The HiT-1 E-Course
Ten Years of Successfully Teaching and Learning Croatian as a Foreign, Second, and Heritage Language
DOI:
https://doi.org/10.48789/2022.1.9Keywords:
language learning and acquisition, e-course, Croatian as foreign, second and heritage language, individual live lessonAbstract
This paper explores ten years of experience from the Croatian Internet Course (HiT-1) of the University of Zagreb developed for students who do not know Croatian at all or only know its basics. Using an e-learning system, Moodle Community (MoD) students discover, study and practice new content. An above-average dropout rate, associated with a sense of loneliness and insufficient interaction with the teacher and other students, is considered a major shortcoming of e-courses. To counteract this, HiT-1 offers individual live lessons twice a week. During them the e-content is repeated, practiced, and expanded through similar materials.
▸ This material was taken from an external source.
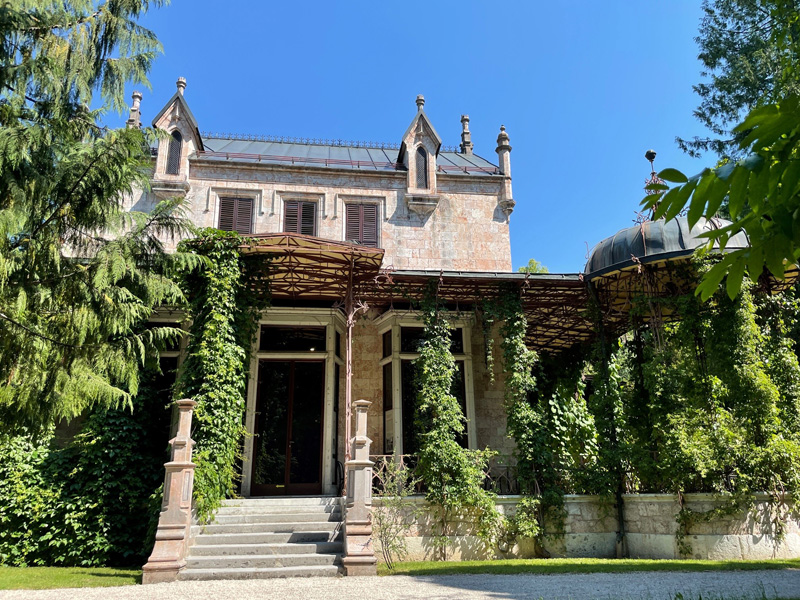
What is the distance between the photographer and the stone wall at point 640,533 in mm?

HiT-1 students have pointed out in evaluations that live lessons led to successful attendance and completion, and thus to a very low dropout rate. In live lessons, students are exposed to Croatian from the beginning and use it in conversation with teachers; sometimes the teacher is the only L1 speaker of Croatian with whom they can speak Croatian. Finally, language acquisition is greatly influenced by regular, systematic monitoring of student activities in the MoD system, an individual approach, constant support, and encouragement, either by chat or in live lessons. So far 260 students from around 50 countries have attended the course, and more than 6,200 hours of individual live lessons have been held.